» **Exercise goal**
In the passage on Michigan hazardous waste legislation, what fee would SB 938 require owners or operators of hazardous waste injection wells to pay?

» **Given passage**

# # #

SB 1052 would ban new hazardous waste facilities in densely populated areas, environmentally overburdened communities, or within 100 miles of an existing facility. The legislation would also:
- Enact a five-year moratorium during which hazardous waste treatment and storage facilities could not be built or expanded.
- Ban the creation of new hazardous and radioactive waste injection wells.
- Require the Michigan Department of Environment, Great Lakes, and Energy to develop a comprehensive new plan for managing hazardous and radioactive waste during the five-year moratorium.
- Set a maximum statewide capacity limit for hazardous and radioactive waste.
- Strengthen financial assurance requirements to protect taxpayers from footing the bill for cleanups.
Meanwhile, SB 938 would require owners or operators of hazardous waste injection wells to pay a $100 per-ton fee to EGLE to create a fund for host communities to improve emergency preparedness.
Camilleri said the Romulus injection well was the only such facility in the state. There is currently no per-unit surcharge for liquid hazardous waste in Michigan.

# # #

» **Data provided**
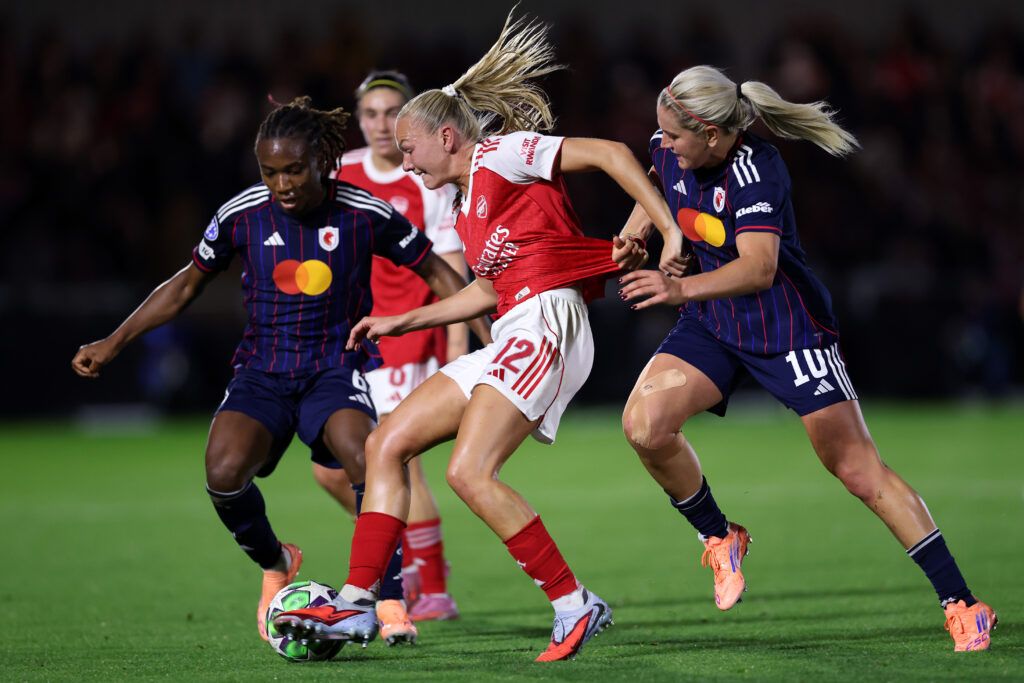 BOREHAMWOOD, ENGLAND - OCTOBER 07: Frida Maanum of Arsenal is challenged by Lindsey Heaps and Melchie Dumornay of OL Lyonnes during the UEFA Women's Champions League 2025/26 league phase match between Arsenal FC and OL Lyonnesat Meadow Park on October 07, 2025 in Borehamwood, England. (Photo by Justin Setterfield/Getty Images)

# # #

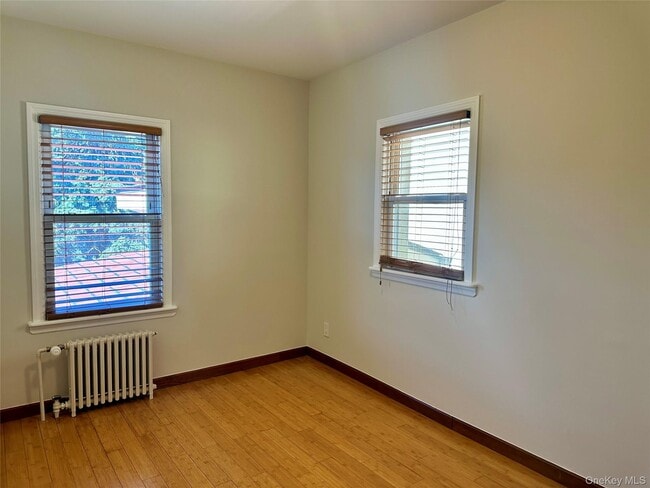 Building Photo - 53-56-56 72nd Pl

# # #

» **Answer area**
A $100 per-ton fee, paid to EGLE to create a fund for host communities to improve emergency preparedness.